I've made it even more complicated now: SIX choices! Also changed the progression a little. I'm trying to come up with something for level 2.
Interesting. My initial thought is that either you mandate no feats or that the capstone becomes all stats are treated as 20 for saves and defensive skill rolls. As is, imagine the difference in power between two level 20 PCs of this class (perhaps generated for a L20 one-off) one having taken all feats and the other having taken all ASIs.

And you need something at level 1.
I've reworked the capstone to be a blanket +2 instead of a buff directly to 20, leaving you room to play with feats. I've also moved the talent pick to level 1 and I'm trying to figure out something for level 2. I'm hesitating between the 'bonus to improvised action' suggestion or a ribbon that gives you extra languages (took those out of Talent of Skills).

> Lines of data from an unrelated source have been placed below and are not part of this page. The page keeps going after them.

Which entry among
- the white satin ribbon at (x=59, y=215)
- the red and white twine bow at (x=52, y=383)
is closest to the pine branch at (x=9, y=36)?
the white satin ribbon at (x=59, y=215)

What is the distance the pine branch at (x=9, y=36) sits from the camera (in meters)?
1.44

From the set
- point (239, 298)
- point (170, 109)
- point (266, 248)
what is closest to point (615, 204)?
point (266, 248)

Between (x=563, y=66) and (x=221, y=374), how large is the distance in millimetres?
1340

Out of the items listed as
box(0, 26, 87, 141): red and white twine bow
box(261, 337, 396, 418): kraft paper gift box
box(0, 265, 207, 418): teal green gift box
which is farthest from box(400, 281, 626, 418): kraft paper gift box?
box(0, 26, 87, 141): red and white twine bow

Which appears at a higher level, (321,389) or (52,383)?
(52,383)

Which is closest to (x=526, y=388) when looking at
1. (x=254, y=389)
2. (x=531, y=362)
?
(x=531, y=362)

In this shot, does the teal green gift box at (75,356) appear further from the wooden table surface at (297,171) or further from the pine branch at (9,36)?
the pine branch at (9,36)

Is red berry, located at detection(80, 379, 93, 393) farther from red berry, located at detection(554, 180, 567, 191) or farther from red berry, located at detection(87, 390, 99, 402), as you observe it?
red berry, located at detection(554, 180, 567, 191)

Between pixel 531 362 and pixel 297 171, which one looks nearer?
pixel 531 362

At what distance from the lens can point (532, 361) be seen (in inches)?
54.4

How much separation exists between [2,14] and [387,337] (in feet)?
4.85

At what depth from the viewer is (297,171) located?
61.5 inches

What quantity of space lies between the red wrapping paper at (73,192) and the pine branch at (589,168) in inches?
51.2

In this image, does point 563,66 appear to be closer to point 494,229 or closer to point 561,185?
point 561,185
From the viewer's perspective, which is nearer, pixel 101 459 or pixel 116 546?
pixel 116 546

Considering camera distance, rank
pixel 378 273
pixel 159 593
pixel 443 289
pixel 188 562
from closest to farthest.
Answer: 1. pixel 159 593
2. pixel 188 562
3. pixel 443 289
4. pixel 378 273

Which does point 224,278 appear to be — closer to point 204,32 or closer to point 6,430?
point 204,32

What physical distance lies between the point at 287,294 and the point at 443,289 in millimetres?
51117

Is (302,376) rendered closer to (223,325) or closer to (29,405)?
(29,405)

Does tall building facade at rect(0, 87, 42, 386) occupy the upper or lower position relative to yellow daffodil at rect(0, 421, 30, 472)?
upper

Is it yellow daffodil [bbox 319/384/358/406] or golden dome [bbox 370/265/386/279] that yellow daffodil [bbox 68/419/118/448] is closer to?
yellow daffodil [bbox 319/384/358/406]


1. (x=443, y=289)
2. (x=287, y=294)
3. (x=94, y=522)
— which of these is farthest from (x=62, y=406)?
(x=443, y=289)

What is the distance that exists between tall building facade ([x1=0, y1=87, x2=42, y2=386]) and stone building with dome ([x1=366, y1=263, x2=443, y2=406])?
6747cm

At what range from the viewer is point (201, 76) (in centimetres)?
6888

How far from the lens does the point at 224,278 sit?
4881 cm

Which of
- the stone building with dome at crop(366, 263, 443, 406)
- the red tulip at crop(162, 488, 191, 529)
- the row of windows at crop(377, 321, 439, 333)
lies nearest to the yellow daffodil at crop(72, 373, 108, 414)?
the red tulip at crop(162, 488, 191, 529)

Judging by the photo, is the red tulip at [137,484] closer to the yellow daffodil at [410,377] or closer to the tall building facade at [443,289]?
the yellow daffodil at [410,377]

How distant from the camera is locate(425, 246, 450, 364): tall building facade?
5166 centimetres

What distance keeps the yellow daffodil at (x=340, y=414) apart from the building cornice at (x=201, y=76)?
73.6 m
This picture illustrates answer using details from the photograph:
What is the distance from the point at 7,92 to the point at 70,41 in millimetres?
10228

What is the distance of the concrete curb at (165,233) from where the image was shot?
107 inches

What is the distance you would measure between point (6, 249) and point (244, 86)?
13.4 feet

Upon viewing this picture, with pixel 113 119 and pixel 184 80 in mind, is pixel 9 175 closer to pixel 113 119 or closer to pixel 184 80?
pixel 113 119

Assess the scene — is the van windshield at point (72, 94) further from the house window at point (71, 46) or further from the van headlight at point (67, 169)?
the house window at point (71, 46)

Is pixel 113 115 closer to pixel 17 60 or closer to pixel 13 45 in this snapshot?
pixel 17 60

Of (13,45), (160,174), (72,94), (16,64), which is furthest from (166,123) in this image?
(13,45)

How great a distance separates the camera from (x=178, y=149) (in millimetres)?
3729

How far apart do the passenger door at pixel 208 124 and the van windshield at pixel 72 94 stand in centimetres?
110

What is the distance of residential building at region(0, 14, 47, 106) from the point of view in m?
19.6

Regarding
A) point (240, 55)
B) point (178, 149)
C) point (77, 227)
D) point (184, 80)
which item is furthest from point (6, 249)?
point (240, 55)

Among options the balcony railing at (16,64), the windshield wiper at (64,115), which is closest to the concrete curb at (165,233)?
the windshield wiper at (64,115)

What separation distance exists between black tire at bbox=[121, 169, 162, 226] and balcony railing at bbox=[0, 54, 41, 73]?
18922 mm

As for the actual prodigy class - because of all that, I'm not really sure who it's for. It's balanced enough that if a player wanted to use it I'd certainly let them. I would also want to see a magical zap -based option.
I've added the Magical Option, it gives out Light, Mage Hand and an attack cantrip... I decided not to include Acid Splash as an option but maybe I should? Or Poison Spray? Now I need something for level 2.
The only first level benefit that no other class gets is an extra saving throw. That doesn't fit the rule set, nor any fiction I've encountered.
I moved the talents pick to level 1. Might cut the extra saving throw?